Agrotóxicos, mercúrio e esgoto contaminam rios e matam peixes na Costa dos Corais
  • Esgotos das cidades do entorno, uso de agrotóxico no cultivo de cana-de-açúcar e resíduos da produção das usinas presentes na região estão entre as causas da contaminação, que já afeta a renda de pescadores.
  • De acordo com os pescadores, só é possível pescar nos rios entre os meses de junho e agosto; em setembro, começa a produção de açúcar e etanol nas usinas, causando a morte dos peixes.

 Os rios de uma das maiores Unidades de Conservação federais, a Área de Proteção Ambiental (APA) Costa dos Corais, sofrem uma contaminação alarmante. Nos leitos dos rios Santo Antônio, Manguaba e Camaragibe, foram encontrados níveis preocupantes de agrotóxicos e mercúrio, esgoto sem tratamento sendo despejado e oxigênio dissolvido abaixo da concentração permitida.
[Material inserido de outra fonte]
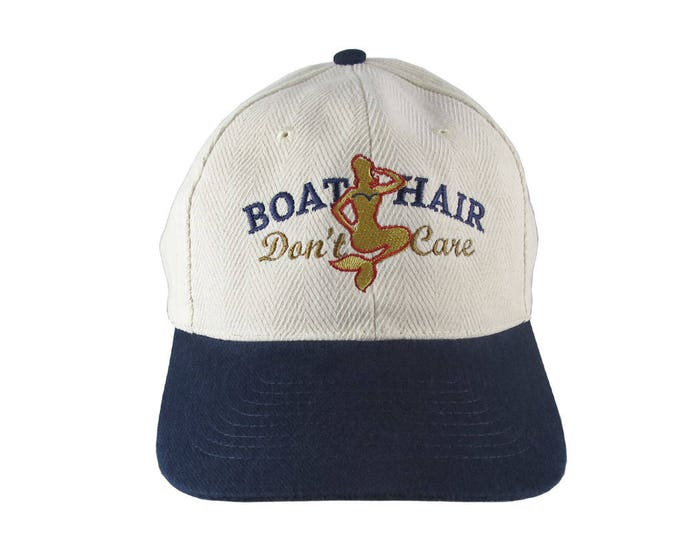 Nautical Mermaid Boat Hair Don't Care Embroidery on an Adjustable Beige Structured Retro Baseball Cap with Option to Personalize the Back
A constatação vem de um estudo inédito, ao qual a Mongaby teve acesso com exclusividade, elaborado por pesquisadores da Universidade Federal de Alagoas (UFAL), Projeto Terramar, GIZ Alemanha e ICMbio.

De acordo com o estudo, esses cursos d’água, que são cercados por lavouras de cana, sofrem com os impactos diretos dos resíduos da produção de açúcar e etanol lançados pelas usinas da região. A tonalidade da água denuncia a contaminação e as pesquisas atestam a presença de bactérias, a exemplo da Escherichia coli, decorrente do esgoto lançado sem tratamento.

A APA Costa dos Corais possui 413 mil hectares de extensão e 120 km de praias, área que vai de Tamandaré, em Pernambuco, a Maceió, em Alagoas. O lado costeiro da APA, bem acompanhado pelos órgãos ambientais e onde são realizados projetos de acordo com o Plano de Manejo da unidade, é um dos maiores pontos turísticos do Brasil. Por outro lado, a área de manguezais e rios, como mostram as análises, carece da atenção dos órgãos ambientais.

Imagem: ICMBio

Além da presença de agrotóxicos, a exemplo da atrazina, que possui fácil diluição e permanece por longos anos nos cursos hídricos, a pesquisa identificou a presença de mercúrio no nível 0,85, sendo que o limite máximo é de 0,2. Segundo o pesquisador e professor da Universidade Federal de Alagoas (UFAL), Emerson Soares, “o mercúrio, presente no fundo do solo, chega às águas após os sedimentos do solo serem revolvidos durante o processo de extração indevida de areia”, explica.

Quanto aos agrotóxicos, o pesquisador explica que eles são lançados na água pela pulverização realizada “de forma descuidada, por via aérea, e que também é levada ao leito na enxurrada provocada pela chuva”.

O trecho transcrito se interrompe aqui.